17.4 The provisions of the State of Delaware, Department of Natural Resources and Environmental Control, Regulations Governing Solid Waste, 7 DE Admin. Code 1301 are hereby adopted as the regulatory requirements for dialysis centers in Delaware and are hereby referred to, and made part of this Regulation, as if fully set out herein.

17.5 The provisions of the Centers for Disease Control and Prevention recommendations for Preventing Transmission of Infections Among Chronic Hemodialysis Patients, Morbidity and Mortality Weekly Report, available at: https://www.cdc.gov/mmwr/pdf/rr/rr5005.pdf are hereby adopted as the regulatory requirements for dialysis centers in Delaware and are hereby referred to, and made part of this Regulation, as if fully set out herein.

17.6 No policies shall be adopted by the dialysis center which are in conflict with these regulations.

17.7 The dialysis center may contract for services to be provided to its patients. Individuals providing services under contract must meet the same requirements as those persons employed directly by the dialysis center.

17.8 All records maintained by the dialysis center shall at all times be open to inspection by authorized representatives of the Department.

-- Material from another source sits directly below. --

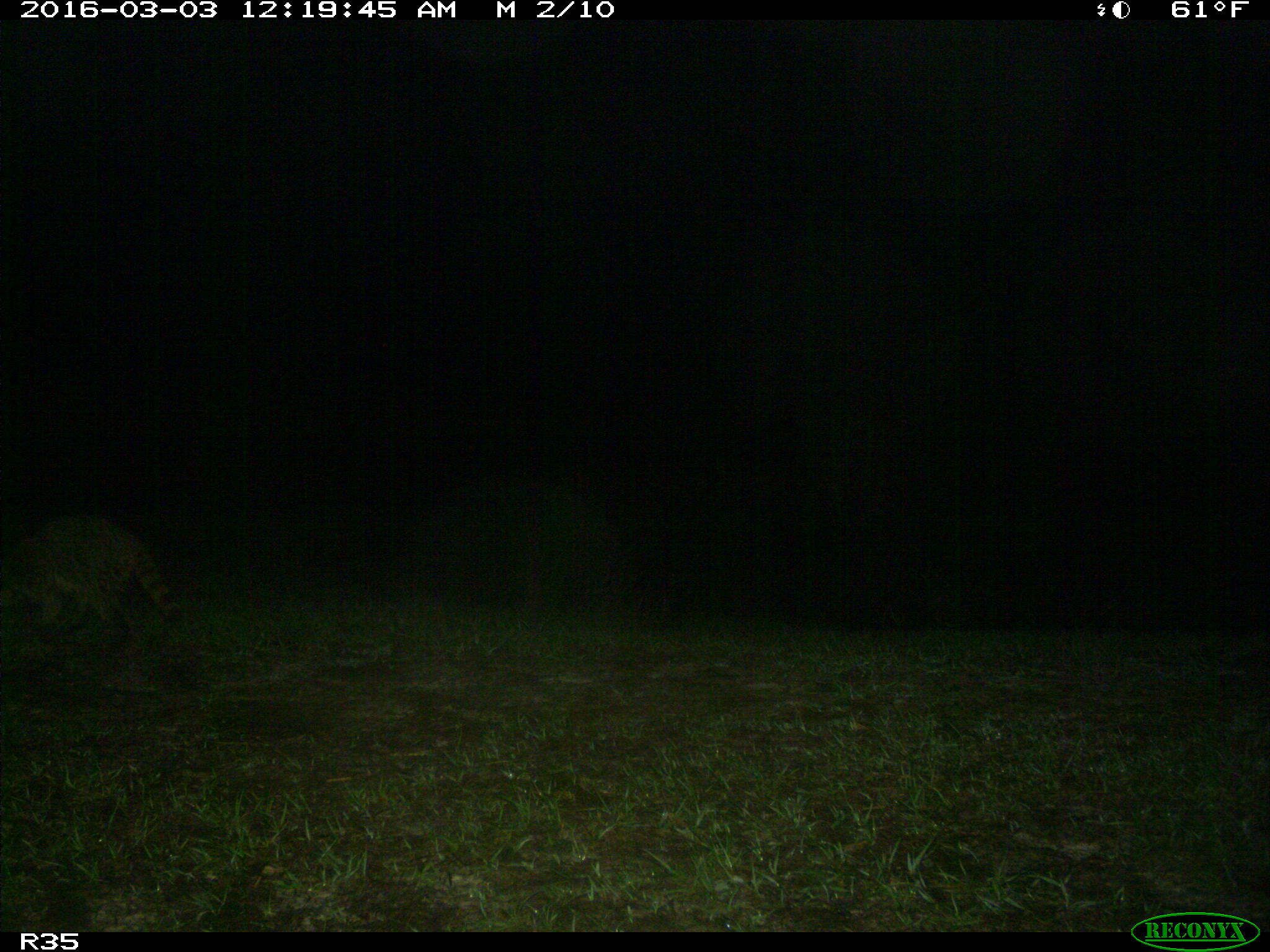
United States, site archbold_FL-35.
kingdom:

17.8.1 The dialysis center must permit photocopying of any records or other information by, or on behalf of authorized representatives of the Department, as necessary to determine or verify compliance with these regulations.

17.9 Reports of adverse events shall be kept on file at the dialysis center for a minimum of five (5) years.

17.10 Report of major adverse events

17.10.1 The dialysis center must report all major adverse events involving a patient to the Department within 48 hours in addition to other reporting requirements required by law.

17.10.2 A major adverse event includes but is not limited to:

17.10.2.1 Suspected abuse, neglect, mistreatment, financial exploitation, solicitation or harassment of patients;

17.10.2.2 Death of a patient during a dialysis treatment;

17.10.2.3 A medication error with the potential to result in adverse health outcomes for the patient;

17.10.2.4 Conversion of staff or a patient to hepatitis B surface antigen positive;

17.10.2.5 Involuntary transfer or discharge of a patient; and

17.10.2.6 A fire in the dialysis center.

17.10.3 Major adverse events must be investigated by the dialysis center.

17.10.4 The dialysis center must submit a complete report to the Department within 30 calendar days of the event.

17.11 Each dialysis center shall designate at least one (1) patient representative for the Quality Insights Renal Network 4 Program.

 

18.0 Emergency Preparedness

18.1 The provisions of 42 CFR Ch. IV, Part 494.62 are hereby adopted as the regulatory requirements for dialysis centers in Delaware and are hereby referred to, and made part of this Regulation, as if fully set out herein.

18.2 The dialysis center must be connected to an emergency power source to ensure that all dialysis machines will operate for at least four (4) hours following a power shutdown or outage.

18.2.1 The emergency power source must be in working condition at all times.

18.2.2 The dialysis center must conduct and document at least a monthly test of those emergency power sources.

18.3 In the event of inclement weather, or any other interruption of dialysis center’s normal business hours, the dialysis center must report the status of the facility’s operation by completing and submitting the “Facility Status Reporting Tool” located on the Quality Insights Renal Network 4 website.

 

19.0 Severability

In the event any particular clause or section of these regulations should be declared invalid or unconstitutional by any court of competent jurisdiction, the remaining portions shall remain in full force and effect.

22 DE Reg. 853 (04/01/19)

25 DE Reg. 769 (02/01/22)

 

Last Updated: July 12 2022 16:33:28.